--- THE PROBLEM ---
Keep the images out while you retype all of the data exactly.

[RECORD EXCERPTS Boundary: Start]

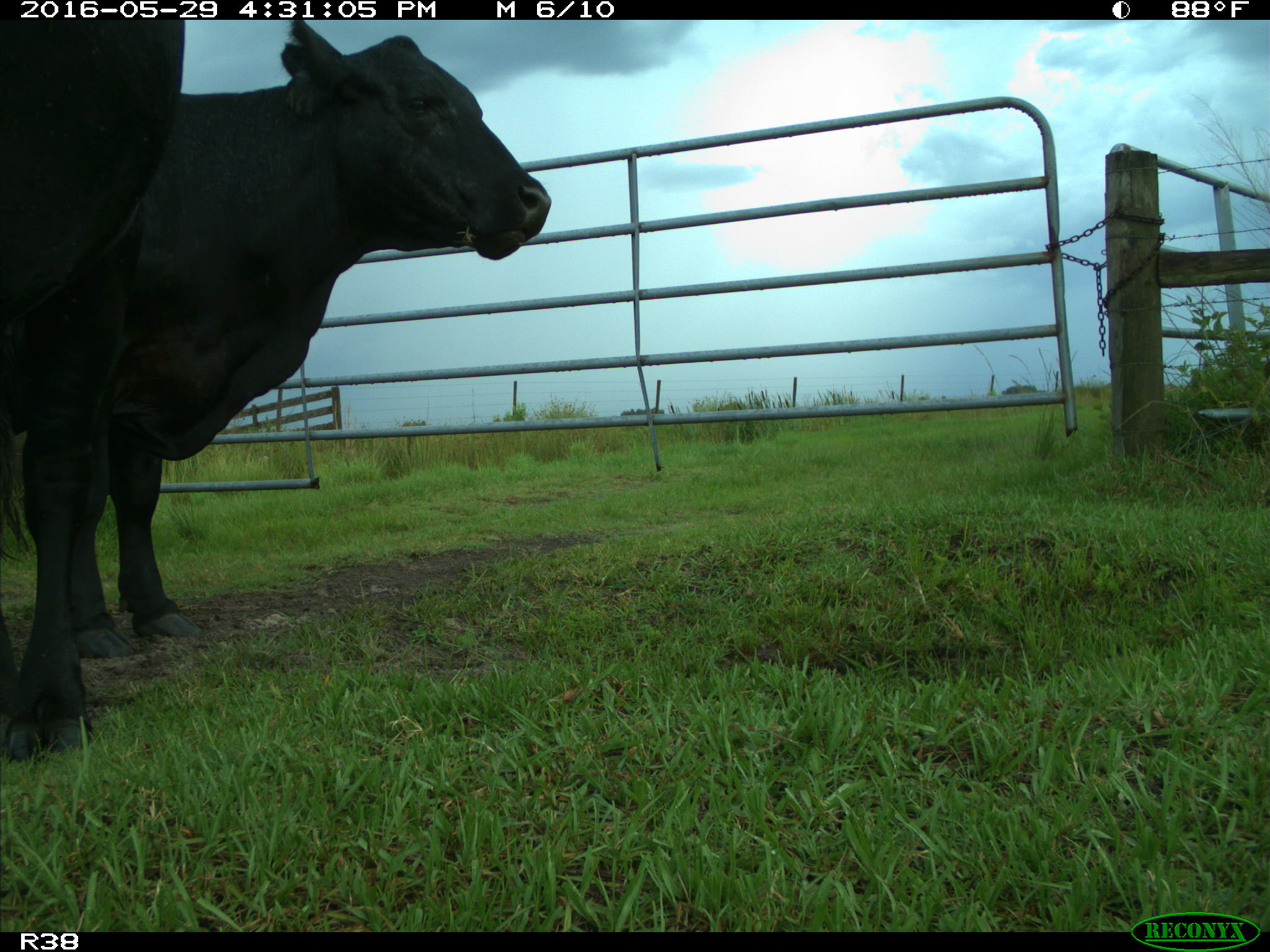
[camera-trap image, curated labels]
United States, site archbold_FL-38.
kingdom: Animalia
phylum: Chordata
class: Mammalia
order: Artiodactyla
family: Bovidae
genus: Bos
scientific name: Bos taurus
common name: domestic cow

[RECORD EXCERPTS Boundary: End]

--- EXERCISE SOLUTION ---
[camera-trap image, curated labels]
United States, site archbold_FL-38.
kingdom: Animalia
phylum: Chordata
class: Mammalia
order: Artiodactyla
family: Bovidae
genus: Bos
scientific name: Bos taurus
common name: domestic cow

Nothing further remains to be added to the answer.